Il colmo fu quando decisi disgraziatamente di prendere un ingrediente per la torta che voleva cucinare Sanji. Era in alto, per cui presi uno sgabello e ci salii sopra. "Faccio io, non ti scomodare" aveva detto il biondo; e sarebbe stato decisamente meglio viste le conseguenze. Io, che normalmente avevo l'equilibrio di un ubriaco su una gamba sola, ero in piedi precariamente su un cavolo di trespolo traballante, con una busta aperta di farina in mano. Il cuoco gentilmente mi teneva la gamba con un braccio, ma questo non bastò per arrestare la furia di Rufy, che correva pericolosamente verso di noi con la lingua di fuori e le narici dilatate.
«Cibo, cibo, cibooooo!»
«Rufy, aspetta!» il povero Usop lo rincorreva ansimante, con una mano a tenersi l'asciugamano che gli cingeva la vita e che minacciava di cadere e l'altra tesa verso il suo capitano, stringente una bottiglietta di quello che mi parve essere shampoo «ti devi sciacquare la testa!»
«Se ti avvicini ti giuro che...»
Non potei finire la mia minaccia e non potei neanche ammirare gli addominali che il cecchino si era fatto in quei due anni, perché in due secondi netti qualcosa mi investì in pieno e finii a mezz'aria.

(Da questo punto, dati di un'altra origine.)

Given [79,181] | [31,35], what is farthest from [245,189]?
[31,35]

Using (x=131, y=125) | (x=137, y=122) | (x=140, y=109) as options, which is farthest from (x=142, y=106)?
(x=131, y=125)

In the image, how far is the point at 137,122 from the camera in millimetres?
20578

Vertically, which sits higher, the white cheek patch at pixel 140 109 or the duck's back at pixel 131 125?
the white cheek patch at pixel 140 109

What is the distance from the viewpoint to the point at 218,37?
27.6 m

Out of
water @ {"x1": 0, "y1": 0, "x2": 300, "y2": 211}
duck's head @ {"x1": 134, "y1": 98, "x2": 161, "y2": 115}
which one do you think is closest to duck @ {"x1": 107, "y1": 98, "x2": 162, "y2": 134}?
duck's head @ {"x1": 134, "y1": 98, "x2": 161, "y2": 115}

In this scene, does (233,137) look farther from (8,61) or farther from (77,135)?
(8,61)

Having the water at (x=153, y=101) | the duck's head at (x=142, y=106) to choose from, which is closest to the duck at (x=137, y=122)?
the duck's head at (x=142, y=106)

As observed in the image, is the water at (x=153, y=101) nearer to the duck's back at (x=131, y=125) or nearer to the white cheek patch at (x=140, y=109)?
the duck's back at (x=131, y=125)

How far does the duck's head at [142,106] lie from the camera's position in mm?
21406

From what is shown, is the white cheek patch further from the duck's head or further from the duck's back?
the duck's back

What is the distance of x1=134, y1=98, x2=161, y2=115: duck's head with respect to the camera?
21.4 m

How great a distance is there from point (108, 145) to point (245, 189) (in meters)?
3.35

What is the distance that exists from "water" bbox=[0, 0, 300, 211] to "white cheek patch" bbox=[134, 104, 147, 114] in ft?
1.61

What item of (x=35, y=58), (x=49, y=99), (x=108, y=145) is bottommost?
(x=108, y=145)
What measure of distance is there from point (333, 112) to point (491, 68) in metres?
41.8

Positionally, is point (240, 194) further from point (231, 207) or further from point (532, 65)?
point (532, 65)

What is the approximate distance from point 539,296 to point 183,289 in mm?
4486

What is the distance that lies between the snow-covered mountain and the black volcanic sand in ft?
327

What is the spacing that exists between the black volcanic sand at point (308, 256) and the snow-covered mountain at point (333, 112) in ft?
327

Il tempestivo intervento del cuoco salvò la situazione e soprattutto il mio sedere. Infatti mi ritrovai tra le braccia del biondo, che era felice come una Pasqua di avermi salvato. Ma le buone azioni non restano impunite, come si suol dire. A parte la farina, che giaceva riversa al suolo suscitandomi un pericoloso tic all'occhio, per terra c'erano anche le pozze d'acqua che il rinoceronte Rufy aveva sgocciolato al suo passaggio. Non per niente Sanji ci mise un piede sopra e scivolò, facendoci cadere rovinosamente. La posizione, per chiunque ci avesse visto in quel momento, era alquanto equivoca. L'ex capocuoco del Baratie era supino e io ero completamente stesa sopra di lui, a pancia in giù. Le nostre facce erano a tre centimetri di distanza. Ringraziai il cielo del fatto che non ci fossimo dati una testata.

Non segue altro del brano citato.